Teladoc Inc (NYSE:TDOC)’s slaughter on the market today had its roots in the decision of insurer Highmark to not renew its contract with the company that expires on December 31. However, Deutsche Bank analyst George Hill expects the $752.87 million tele-health company to be compensated for the loss in customers by new business. Hill also reiterated his ‘Buy’ rating on the company, but lowered the price target to $34 from $39. Following its IPO in July this year, Teladoc kept an uptrend till early August, but has been on a downhill journey since then depreciating by nearly 32% from the IPO levels.
Despite the “bulishness” of the Deutsche Bank analyst, hedge funds are not so fond of the company as only two investors from our database held $1.54 million worth of Teledoc’s stock at the end of June, one of which is Ken Griffin’s Citadel Investment Group, which owned some 71,000 shares valued at $1.35 million.
InspireMD Inc (NYSEMKT:NSPR) felt the effects of the reverse split of 1:10 on its first post-split trading day. The $11.61 million medical device company also reduced its outstanding shares to 50 million from 125 million. So far this year the company’s stock has plunged by more than 83% with a large part of that fall coming in early March, when the company announced an equity offering of 34 million shares.

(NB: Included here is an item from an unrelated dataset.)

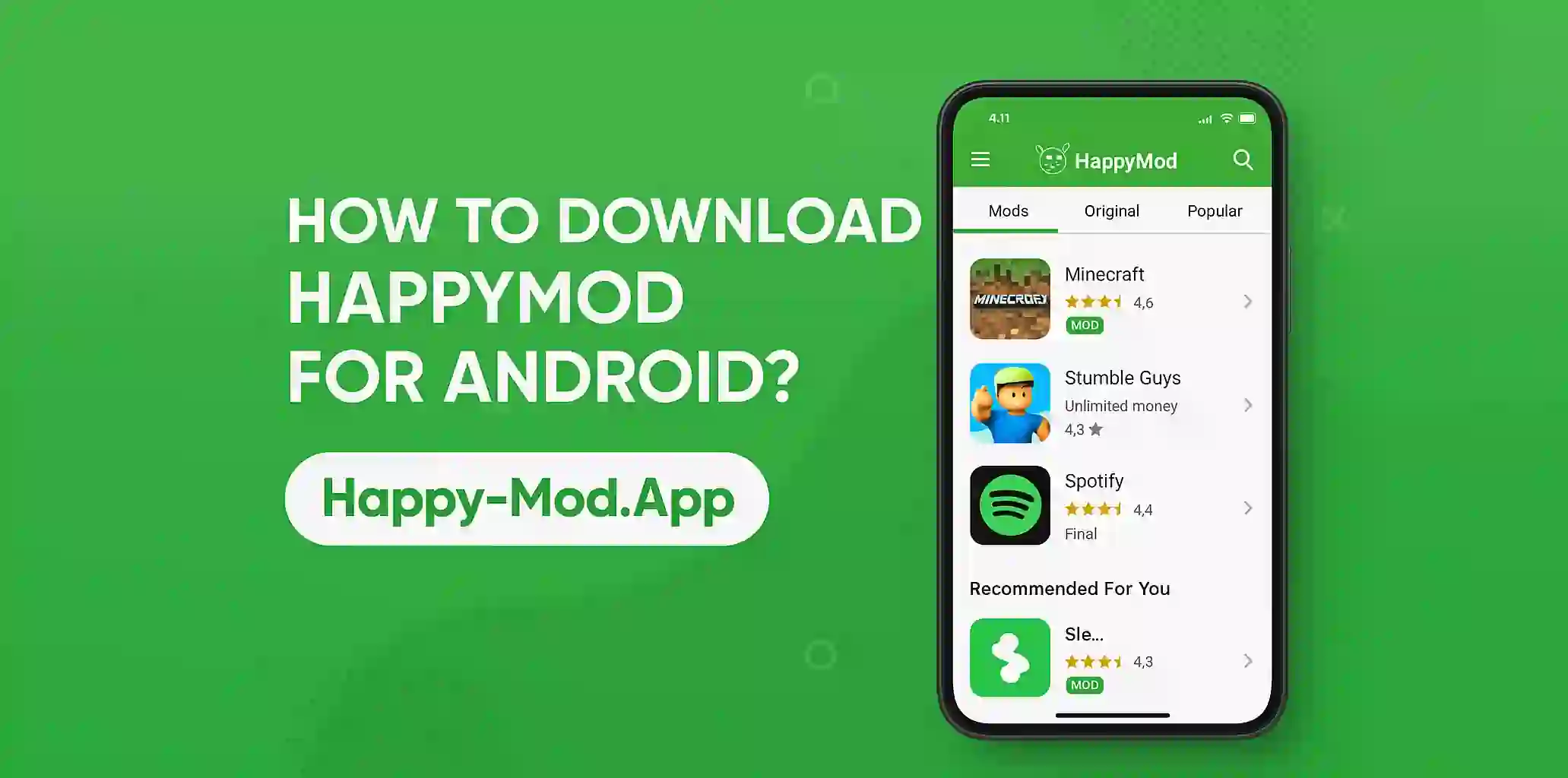How To Download HappyMod for Android?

At the end of June a total of seven hedge funds held stakes worth $3.02 million in aggregate in InspireMD Inc (NYSEMKT:NSPR), representing 13.8% of the company’s market cap, as compared to eight funds with $4.69 million worth of shares at the end of March. Steven Boyd‘s Armistice Capital is the largest stockholder of InspireMD Inc (NYSEMKT:NSPR) owning 6.56 million shares valued at $1.84 million.